++++ SOURCE ++++

See Indictment, Docket Entry No. 12, pp. 1-2; Plea Agreement, Docket Entry No. 285 (SEALED), pp. 1-2; Transcript of Re-Arraignment, Docket Entry No. 516, p. 28.
Judgment in a Criminal Case, Docket Entry No. 448, p. 3; Statement of Reasons, Docket Entry No. 449 (SEALED), p. 1.
II. Analysis
A. § 2255 Standard of Review
A prisoner serving a sentence imposed by a federal court "claiming the right to be released upon the ground that the sentence was imposed in violation of the Constitution or laws of the United States . . . may move the court which imposed the sentence to vacate, set aside or correct the sentence." 28 U.S.C. § 2255(a). If the court concludes that the prisoner's motion is meritorious, it must "vacate and set the judgment aside and shall discharge the prisoner or resentence him or grant a new trial or correct the sentence as may appear appropriate." 2 8 U.S.C. § 2255(b).
"Relief under 28 U.S.C.A. § 2255 is reserved for transgressions of constitutional rights and for a narrow range of injuries that could not have been raised on direct appeal and would, if condoned, result in a complete miscarriage of justice." United States v. Vaughn, 955 F.2d 367, 368 (5th Cir. 1992). "Following a conviction and exhaustion or waiver of the right to direct appeal, [the court] presume[s] a defendant stands fairly and finally convicted." United States v. Cervantes, 132 F.3d 1106, 1109 (5th Cir. 1998). Therefore, only two types of claims may be raised in a § 2255 motion. First, a § 2255 petitioner may raise a constitutional or jurisdictional claim. Id. Second, a § 2255 petitioner may assert any other type of claim that could not have been raised on direct appeal. Id. To obtain relief on this second type of claim the petitioner must show that allowing the asserted error to stand "would result in a complete miscarriage of justice." Id.

++++

PROBLEMS:
1. Which two types of claims does the legal excerpt say may be raised in a § 2255 motion?
2. Reproduce word for word the part of the legal excerpt starting at "See Indictment, Docket" and ending at "(SEALED), p. 1.".

++++ RAW RECORDS ++++

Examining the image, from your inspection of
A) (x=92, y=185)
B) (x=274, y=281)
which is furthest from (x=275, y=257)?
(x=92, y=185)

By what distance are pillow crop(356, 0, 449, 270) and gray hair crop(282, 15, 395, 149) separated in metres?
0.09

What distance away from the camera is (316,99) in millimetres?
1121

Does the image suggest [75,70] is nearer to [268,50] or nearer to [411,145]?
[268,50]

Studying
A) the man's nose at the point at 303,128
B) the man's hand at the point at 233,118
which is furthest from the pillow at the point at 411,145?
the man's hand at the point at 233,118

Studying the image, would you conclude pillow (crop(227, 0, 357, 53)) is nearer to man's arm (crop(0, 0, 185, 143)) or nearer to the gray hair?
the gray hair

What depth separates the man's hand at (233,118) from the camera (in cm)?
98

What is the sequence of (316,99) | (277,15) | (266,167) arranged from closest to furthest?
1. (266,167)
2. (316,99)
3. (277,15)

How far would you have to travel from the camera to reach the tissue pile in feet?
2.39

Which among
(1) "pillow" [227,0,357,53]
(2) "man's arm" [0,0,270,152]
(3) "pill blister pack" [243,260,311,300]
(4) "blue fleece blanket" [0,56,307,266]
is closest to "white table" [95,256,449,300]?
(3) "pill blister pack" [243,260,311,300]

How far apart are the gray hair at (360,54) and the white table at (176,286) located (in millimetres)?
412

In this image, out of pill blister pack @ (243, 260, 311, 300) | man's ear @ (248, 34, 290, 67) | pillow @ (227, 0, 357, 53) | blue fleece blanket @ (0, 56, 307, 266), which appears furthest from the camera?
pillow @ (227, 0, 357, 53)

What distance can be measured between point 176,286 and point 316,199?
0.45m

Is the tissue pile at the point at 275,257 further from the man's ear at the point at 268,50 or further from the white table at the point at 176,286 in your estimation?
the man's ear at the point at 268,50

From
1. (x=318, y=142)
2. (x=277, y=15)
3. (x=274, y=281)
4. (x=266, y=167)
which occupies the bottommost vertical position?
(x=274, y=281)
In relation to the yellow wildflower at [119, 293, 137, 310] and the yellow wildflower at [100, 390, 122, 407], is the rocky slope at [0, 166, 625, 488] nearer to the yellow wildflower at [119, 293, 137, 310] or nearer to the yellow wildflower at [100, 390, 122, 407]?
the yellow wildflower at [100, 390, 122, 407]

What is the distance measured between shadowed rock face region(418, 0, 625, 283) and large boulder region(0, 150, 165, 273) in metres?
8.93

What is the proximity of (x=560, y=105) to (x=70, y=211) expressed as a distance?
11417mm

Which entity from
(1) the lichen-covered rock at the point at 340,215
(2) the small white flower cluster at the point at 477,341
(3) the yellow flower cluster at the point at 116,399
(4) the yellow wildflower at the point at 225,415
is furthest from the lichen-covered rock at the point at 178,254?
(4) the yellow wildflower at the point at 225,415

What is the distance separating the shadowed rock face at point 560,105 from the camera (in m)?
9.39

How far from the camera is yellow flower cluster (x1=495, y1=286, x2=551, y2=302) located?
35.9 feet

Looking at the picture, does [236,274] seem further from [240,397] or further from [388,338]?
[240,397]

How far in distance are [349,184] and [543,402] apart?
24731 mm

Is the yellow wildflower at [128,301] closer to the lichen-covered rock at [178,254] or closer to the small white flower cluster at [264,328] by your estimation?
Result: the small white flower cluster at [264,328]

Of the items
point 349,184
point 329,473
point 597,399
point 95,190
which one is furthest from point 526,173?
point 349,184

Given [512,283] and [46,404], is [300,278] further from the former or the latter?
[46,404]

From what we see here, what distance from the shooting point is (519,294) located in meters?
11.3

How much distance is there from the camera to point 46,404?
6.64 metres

++++

OUTPUTS BY TASK:
1. A constitutional or jurisdictional claim, and any other type of claim that could not have been raised on direct appeal.

2.
See Indictment, Docket Entry No. 12, pp. 1-2; Plea Agreement, Docket Entry No. 285 (SEALED), pp. 1-2; Transcript of Re-Arraignment, Docket Entry No. 516, p. 28.
Judgment in a Criminal Case, Docket Entry No. 448, p. 3; Statement of Reasons, Docket Entry No. 449 (SEALED), p. 1.